Facts about MAC and the Scarborough project (including Pluto Train 1 & 2)

Murujuga Aboriginal Corporation (MAC) does not have a role in approving projects within the Burrup Strategic Industrial Area – this is the State Government’s role.

MAC can only try to influence outcomes by lodging submissions as part of the Public Environmental Review process, and through negotiating directly with the proponent [industry companies].

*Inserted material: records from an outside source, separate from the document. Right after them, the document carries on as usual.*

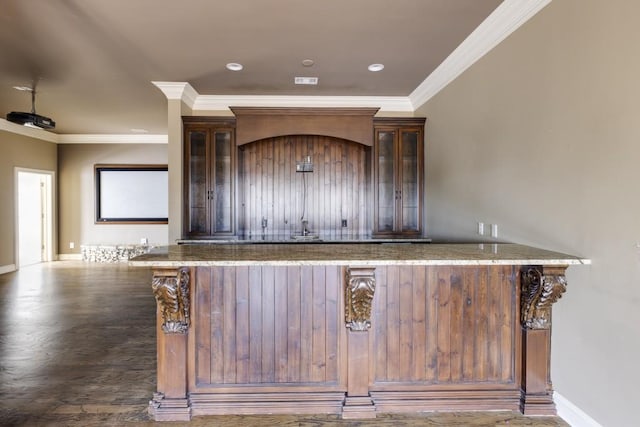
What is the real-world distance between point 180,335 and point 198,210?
9.57 feet

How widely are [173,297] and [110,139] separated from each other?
23.9 ft

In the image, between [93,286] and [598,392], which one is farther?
[93,286]

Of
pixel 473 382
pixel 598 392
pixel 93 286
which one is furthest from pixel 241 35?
pixel 93 286

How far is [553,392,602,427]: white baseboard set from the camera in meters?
1.96

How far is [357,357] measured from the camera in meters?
2.22

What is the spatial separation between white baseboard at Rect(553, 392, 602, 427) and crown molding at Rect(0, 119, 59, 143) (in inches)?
348

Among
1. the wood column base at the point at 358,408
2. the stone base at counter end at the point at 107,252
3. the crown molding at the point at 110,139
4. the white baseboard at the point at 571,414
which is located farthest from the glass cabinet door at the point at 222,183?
the white baseboard at the point at 571,414

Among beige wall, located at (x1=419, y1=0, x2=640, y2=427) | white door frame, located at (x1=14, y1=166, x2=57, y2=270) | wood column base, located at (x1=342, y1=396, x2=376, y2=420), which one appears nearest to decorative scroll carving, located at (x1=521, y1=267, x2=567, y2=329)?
beige wall, located at (x1=419, y1=0, x2=640, y2=427)

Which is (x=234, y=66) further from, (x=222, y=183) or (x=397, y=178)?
(x=397, y=178)

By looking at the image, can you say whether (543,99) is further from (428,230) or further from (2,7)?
(2,7)

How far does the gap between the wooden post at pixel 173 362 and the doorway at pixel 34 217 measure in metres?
6.91

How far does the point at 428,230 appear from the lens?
15.5 ft

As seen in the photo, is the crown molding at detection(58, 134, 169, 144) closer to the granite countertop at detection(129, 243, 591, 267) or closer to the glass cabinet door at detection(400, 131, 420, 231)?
the glass cabinet door at detection(400, 131, 420, 231)

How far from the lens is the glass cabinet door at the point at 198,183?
4.84 m
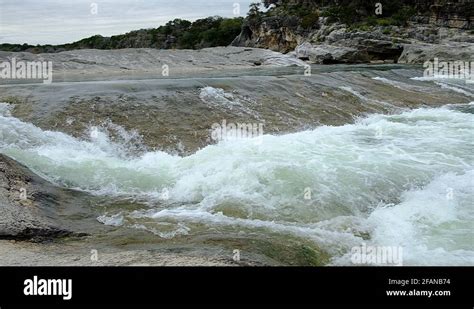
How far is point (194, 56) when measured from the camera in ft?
133

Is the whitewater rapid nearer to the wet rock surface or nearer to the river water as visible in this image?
the river water

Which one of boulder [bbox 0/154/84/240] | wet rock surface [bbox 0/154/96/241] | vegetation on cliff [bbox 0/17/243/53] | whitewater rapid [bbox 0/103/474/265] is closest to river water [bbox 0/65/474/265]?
whitewater rapid [bbox 0/103/474/265]

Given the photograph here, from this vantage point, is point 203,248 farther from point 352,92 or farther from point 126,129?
point 352,92

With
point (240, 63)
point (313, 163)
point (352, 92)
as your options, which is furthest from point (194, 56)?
point (313, 163)

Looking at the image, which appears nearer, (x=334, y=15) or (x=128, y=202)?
(x=128, y=202)

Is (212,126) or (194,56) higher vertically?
(194,56)
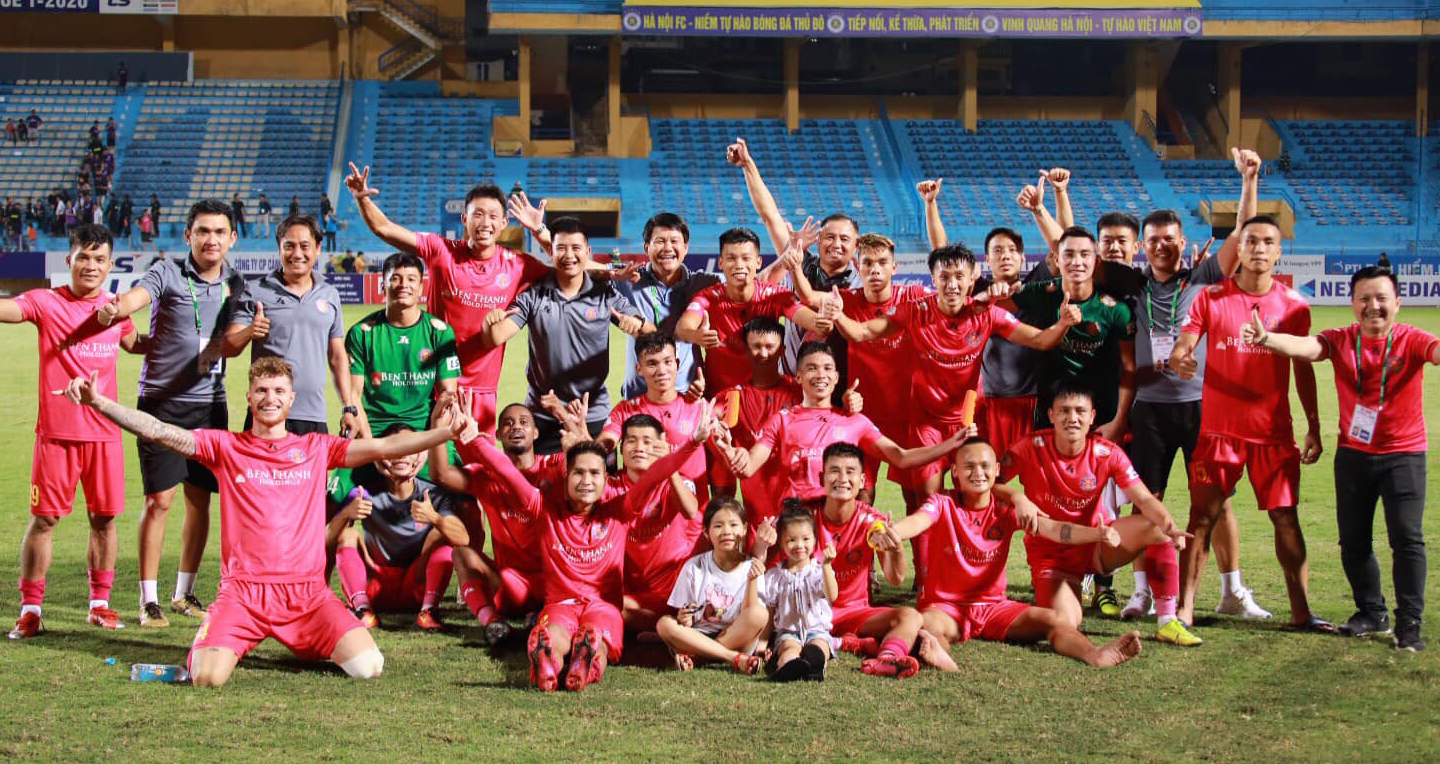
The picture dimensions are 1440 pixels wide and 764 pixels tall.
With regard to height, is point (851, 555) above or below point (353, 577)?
above

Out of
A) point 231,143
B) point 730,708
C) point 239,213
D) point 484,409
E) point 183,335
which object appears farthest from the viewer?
point 231,143

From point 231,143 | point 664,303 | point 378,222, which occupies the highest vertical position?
point 231,143

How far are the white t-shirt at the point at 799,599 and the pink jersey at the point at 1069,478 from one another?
1.36 metres

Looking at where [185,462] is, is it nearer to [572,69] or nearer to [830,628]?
[830,628]

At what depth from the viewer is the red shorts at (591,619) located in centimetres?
655

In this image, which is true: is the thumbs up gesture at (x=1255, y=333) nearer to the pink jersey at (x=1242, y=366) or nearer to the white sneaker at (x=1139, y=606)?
the pink jersey at (x=1242, y=366)

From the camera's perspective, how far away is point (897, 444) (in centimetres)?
808

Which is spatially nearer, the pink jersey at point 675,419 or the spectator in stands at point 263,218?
the pink jersey at point 675,419

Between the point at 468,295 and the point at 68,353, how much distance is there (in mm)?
2258

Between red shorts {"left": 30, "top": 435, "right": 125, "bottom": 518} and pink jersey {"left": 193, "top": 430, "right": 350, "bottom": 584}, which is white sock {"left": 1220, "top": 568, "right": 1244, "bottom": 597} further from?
red shorts {"left": 30, "top": 435, "right": 125, "bottom": 518}

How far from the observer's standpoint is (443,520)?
23.9ft

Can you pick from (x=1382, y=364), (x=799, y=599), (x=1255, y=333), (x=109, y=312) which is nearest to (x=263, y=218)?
(x=109, y=312)

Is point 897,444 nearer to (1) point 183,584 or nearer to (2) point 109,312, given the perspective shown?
(1) point 183,584

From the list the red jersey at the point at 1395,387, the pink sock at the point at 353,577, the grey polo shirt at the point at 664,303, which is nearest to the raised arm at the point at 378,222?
the grey polo shirt at the point at 664,303
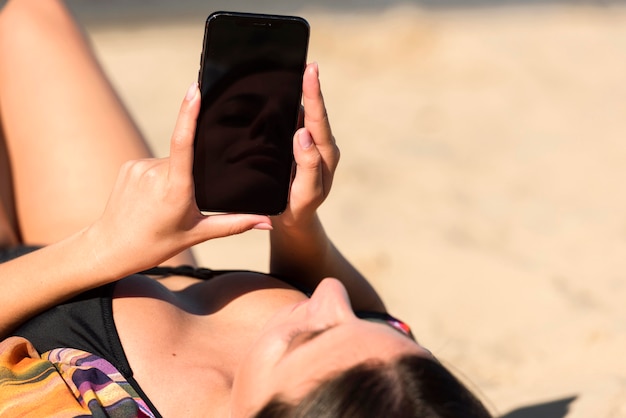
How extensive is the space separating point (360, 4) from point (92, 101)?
350cm

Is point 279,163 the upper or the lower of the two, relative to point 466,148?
upper

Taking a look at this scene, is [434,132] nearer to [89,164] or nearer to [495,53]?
[495,53]

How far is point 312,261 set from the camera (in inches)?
78.7

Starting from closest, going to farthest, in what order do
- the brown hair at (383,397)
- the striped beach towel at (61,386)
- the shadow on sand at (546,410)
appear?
the brown hair at (383,397) → the striped beach towel at (61,386) → the shadow on sand at (546,410)

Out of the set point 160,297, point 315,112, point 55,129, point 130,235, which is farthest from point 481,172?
point 130,235

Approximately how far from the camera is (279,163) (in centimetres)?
169

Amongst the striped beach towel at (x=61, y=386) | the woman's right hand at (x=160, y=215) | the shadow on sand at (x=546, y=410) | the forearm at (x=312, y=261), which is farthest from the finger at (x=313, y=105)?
the shadow on sand at (x=546, y=410)

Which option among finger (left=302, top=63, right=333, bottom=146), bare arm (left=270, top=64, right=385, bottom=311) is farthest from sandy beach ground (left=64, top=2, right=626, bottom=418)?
finger (left=302, top=63, right=333, bottom=146)

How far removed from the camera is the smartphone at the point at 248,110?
159 cm

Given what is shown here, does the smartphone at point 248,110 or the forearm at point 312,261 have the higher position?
the smartphone at point 248,110

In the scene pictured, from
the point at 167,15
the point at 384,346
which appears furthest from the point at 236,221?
the point at 167,15

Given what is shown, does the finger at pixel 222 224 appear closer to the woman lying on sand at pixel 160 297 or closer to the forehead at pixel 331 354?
the woman lying on sand at pixel 160 297

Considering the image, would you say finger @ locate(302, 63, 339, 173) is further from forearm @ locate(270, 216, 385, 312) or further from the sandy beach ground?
the sandy beach ground

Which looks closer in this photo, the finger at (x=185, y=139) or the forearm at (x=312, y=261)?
the finger at (x=185, y=139)
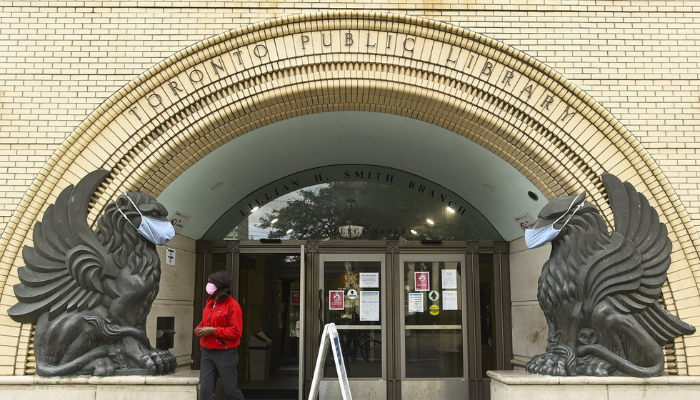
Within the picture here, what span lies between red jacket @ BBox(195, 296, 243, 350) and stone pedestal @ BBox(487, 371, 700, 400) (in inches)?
108

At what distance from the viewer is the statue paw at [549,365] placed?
5.99 meters

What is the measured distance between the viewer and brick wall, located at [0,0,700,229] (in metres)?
6.46

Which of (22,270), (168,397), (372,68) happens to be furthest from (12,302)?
(372,68)

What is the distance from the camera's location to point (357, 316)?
364 inches

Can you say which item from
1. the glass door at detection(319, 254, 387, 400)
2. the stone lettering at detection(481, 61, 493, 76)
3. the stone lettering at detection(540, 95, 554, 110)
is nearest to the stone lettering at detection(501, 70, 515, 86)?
the stone lettering at detection(481, 61, 493, 76)

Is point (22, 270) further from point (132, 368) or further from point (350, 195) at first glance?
point (350, 195)

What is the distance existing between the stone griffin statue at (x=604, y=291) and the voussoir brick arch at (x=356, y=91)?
13.9 inches

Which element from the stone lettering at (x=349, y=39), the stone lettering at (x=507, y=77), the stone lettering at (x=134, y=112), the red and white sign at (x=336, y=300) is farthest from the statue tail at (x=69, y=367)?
→ the stone lettering at (x=507, y=77)

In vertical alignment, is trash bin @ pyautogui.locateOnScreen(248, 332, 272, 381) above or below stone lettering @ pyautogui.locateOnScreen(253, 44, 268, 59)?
below

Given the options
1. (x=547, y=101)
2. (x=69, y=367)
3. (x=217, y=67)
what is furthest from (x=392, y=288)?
(x=69, y=367)

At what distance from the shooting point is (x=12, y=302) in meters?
6.13

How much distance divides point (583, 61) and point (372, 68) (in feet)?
7.63

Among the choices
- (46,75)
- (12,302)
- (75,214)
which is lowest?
(12,302)

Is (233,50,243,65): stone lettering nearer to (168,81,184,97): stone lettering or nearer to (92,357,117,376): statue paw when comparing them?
(168,81,184,97): stone lettering
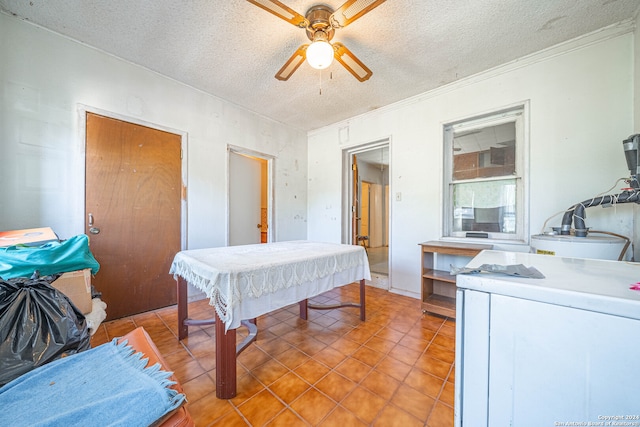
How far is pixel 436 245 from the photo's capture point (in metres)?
2.66

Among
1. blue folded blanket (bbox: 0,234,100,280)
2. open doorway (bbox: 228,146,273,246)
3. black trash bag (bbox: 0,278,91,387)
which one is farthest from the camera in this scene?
open doorway (bbox: 228,146,273,246)

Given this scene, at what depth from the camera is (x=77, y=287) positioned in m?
1.51

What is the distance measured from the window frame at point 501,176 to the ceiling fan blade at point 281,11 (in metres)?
2.27

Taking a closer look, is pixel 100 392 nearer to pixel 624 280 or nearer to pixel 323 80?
pixel 624 280

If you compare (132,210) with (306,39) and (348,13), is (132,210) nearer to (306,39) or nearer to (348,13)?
(306,39)

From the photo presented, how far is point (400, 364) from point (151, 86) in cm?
384

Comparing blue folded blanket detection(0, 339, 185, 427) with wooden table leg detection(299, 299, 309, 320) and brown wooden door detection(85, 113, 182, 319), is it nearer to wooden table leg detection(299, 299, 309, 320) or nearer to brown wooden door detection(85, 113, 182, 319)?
wooden table leg detection(299, 299, 309, 320)

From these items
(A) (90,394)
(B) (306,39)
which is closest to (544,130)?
(B) (306,39)

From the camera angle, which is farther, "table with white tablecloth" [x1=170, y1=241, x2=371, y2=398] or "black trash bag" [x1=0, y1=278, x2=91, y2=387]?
"table with white tablecloth" [x1=170, y1=241, x2=371, y2=398]

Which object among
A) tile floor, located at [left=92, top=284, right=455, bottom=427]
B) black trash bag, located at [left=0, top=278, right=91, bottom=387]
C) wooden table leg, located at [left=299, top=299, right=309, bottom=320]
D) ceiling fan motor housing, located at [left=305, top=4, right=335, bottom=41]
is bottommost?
tile floor, located at [left=92, top=284, right=455, bottom=427]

  • The approved Scarborough [development area] includes the development of new domestic gas facilities [Pluto Train 2] and modifications to Pluto Train 1 [current gas facilities].
  • The onshore component of the Scarborough project falls within the existing boundaries of Woodside leases within the Burrup Strategic Industrial Area and development does not impact any known heritage sites.
  • The Scarborough Joint Venture comprises Woodside Energy Scarborough Ltd (73.5%) and BHP Petroleum (Australia) Pty Ltd (26.5%).
  • The Scarborough project has received the government’s environmental approval and Woodside recently made a final investment decision to proceed.
  • MAC takes seriously its responsibility to protect and preserve the cultural heritage of Murujuga. We will continue to work with industry and government to ensure that no development taking place on Murujuga will impact its significant heritage values and we will hold all stakeholders to account for any impact they have on cultural heritage values across Murujuga country.
  • To date there is no reliable scientific evidence from independent experts that emissions are impacting Murujuga’s rock art.
  • The Murujuga Rock Art Monitoring Program (RAMP) will help ensure we have adequate and transparent scientific and technical research on the potential impact of emissions on Murujuga’s rock art.
  • The Murujuga Rock Art Strategy (MRAS) gives MAC confidence that the results of a robust monitoring program will be backed up by meaningful management frameworks for the long-term protection of rock art.
  • The protection of the Murujuga Cultural Landscape is imperative to MAC and we firmly believe that the World Heritage Listing is a critical step in protecting and sharing the scientific and cultural values of Murujuga.
  • Murujuga and industry can coexist on country, and culture and heritage remain protected when comprehensive environmental, land and heritage protection policies are in place.
  • The outcomes of the RAMP and ongoing consultation regarding the MRAS will assist MAC, and the State and Commonwealth government approval bodies, to inform and define strict requirements surrounding the management of any potential human induced impacts on Murujuga’s rock art. Industry will have to demonstrate their ability to monitor and meet measured emission targets prior to commencement of works and for the life of the proposed development approval.
  • Consistent monitoring and reporting are essential throughout the lifetime of the project, so industry is held accountable and committed to the target and in protecting important heritage and culture – including our rock art.
  • If research finds that emissions do have an impact on the state of preservation of rock art, then MAC will expect the State and Commonwealth government to adjust any existing approvals to ensure the protection of cultural values at Murujuga.

Where do we go to from here?

  • We will continue to work with the Board of Directors, Circle of Elders, experts, industry, and government to carefully manage any proposed or future development on Murujuga.
  • We will ensure that no development taking place on Murujuga will impact the significant heritage, land and cultural values of Murujuga and our people.
  • We will continue to work closely with government and industry, and ensure our people and country are cared for and considered in future discussions.
  • We want to coexist with industry in meaningful partnerships to ensure we are informed and can protect Murujuga and our people for future generations.